Streaming Ingestion to Lakehouse: Building Real-Time Data Pipelines

The Lakehouse architecture has emerged as a unified approach to data management, combining the flexibility of data lakes with the structure and performance of data warehouses. At the heart of modern Lakehouse implementations lies a critical component: the streaming ingestion pipeline. This pipeline serves as the bridge between real-time data sources and analytical platforms, enabling organizations to process and analyze data as it arrives rather than waiting for batch processing windows.

A streaming ingestion pipeline continuously captures data from various sources, such as Apache Kafka, AWS Kinesis, Azure Event Hubs, or Change Data Capture (CDC) systems, and writes it to Lakehouse table formats like Delta Lake, Apache Iceberg, or Apache Hudi. This real-time data path is the first step toward building a responsive analytics platform that can power everything from operational dashboards to machine learning models.

For foundational understanding of lakehouse concepts, see Introduction to Lakehouse Architecture. To understand CDC as a streaming source, refer to What is Change Data Capture (CDC).

Streaming Ingestion Architecture Patterns

## Streaming Ingestion Architecture Patterns

Direct Write Pattern

The direct write pattern streams data directly from the source to the Lakehouse table format without intermediate staging.
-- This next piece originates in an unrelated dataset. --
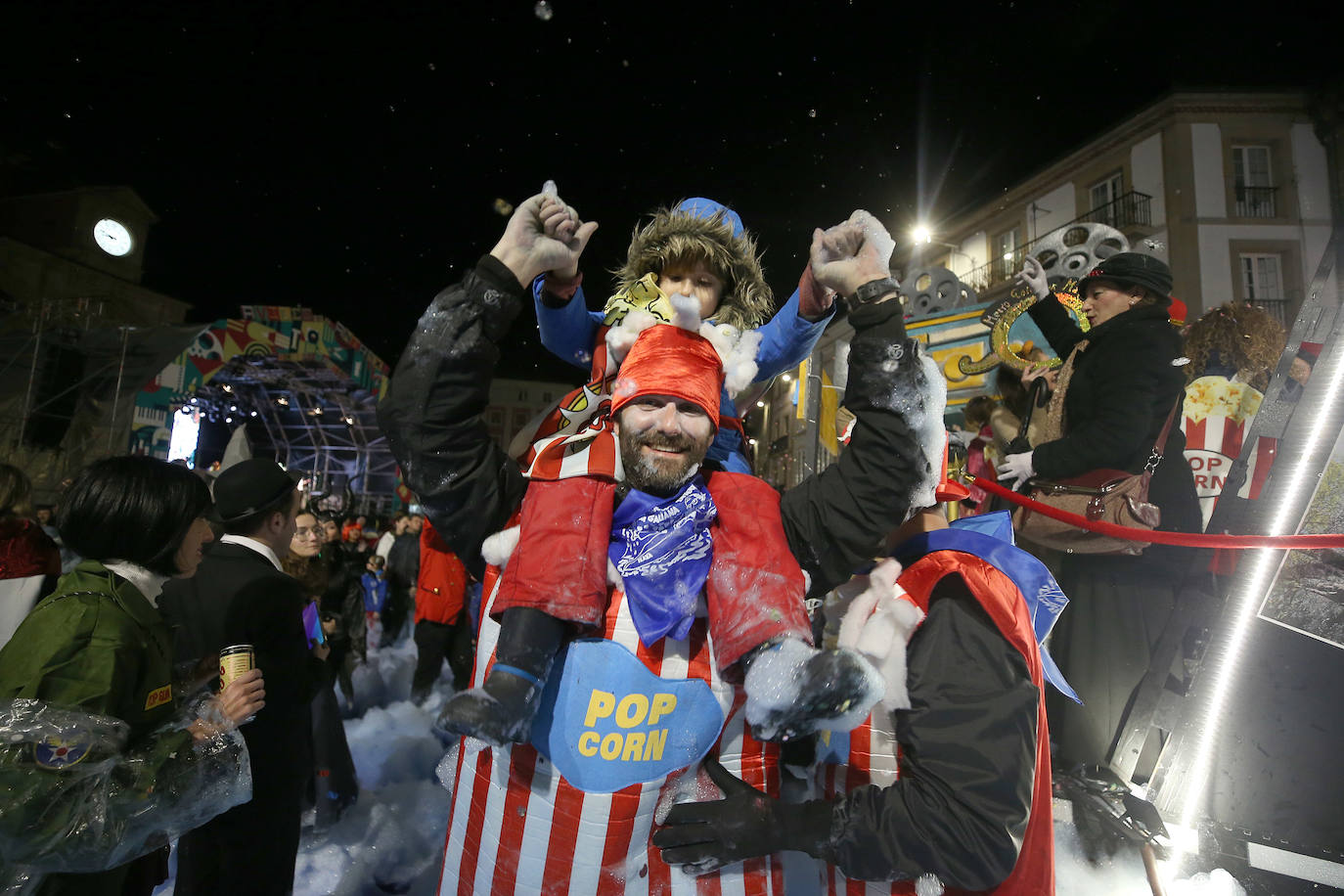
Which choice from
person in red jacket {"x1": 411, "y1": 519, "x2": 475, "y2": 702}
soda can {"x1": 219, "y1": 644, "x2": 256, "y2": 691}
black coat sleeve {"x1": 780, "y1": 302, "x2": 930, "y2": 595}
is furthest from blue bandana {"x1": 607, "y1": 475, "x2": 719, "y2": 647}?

Each incoming event triggers an immediate write operation, providing the lowest possible latency. This pattern works best for high-value, low-volume data streams where immediate availability is critical.

However, direct writes can be inefficient for high-throughput scenarios. Writing individual records generates many small files, leading to performance degradation during queries. The small file problem is particularly acute in object storage systems like S3, where metadata operations become a bottleneck.

Micro-Batch Pattern

Micro-batching collects streaming events into small batches before writing to the Lakehouse. This approach balances latency and efficiency by accumulating data over short time windows (typically seconds to minutes) and then writing larger, more efficient files.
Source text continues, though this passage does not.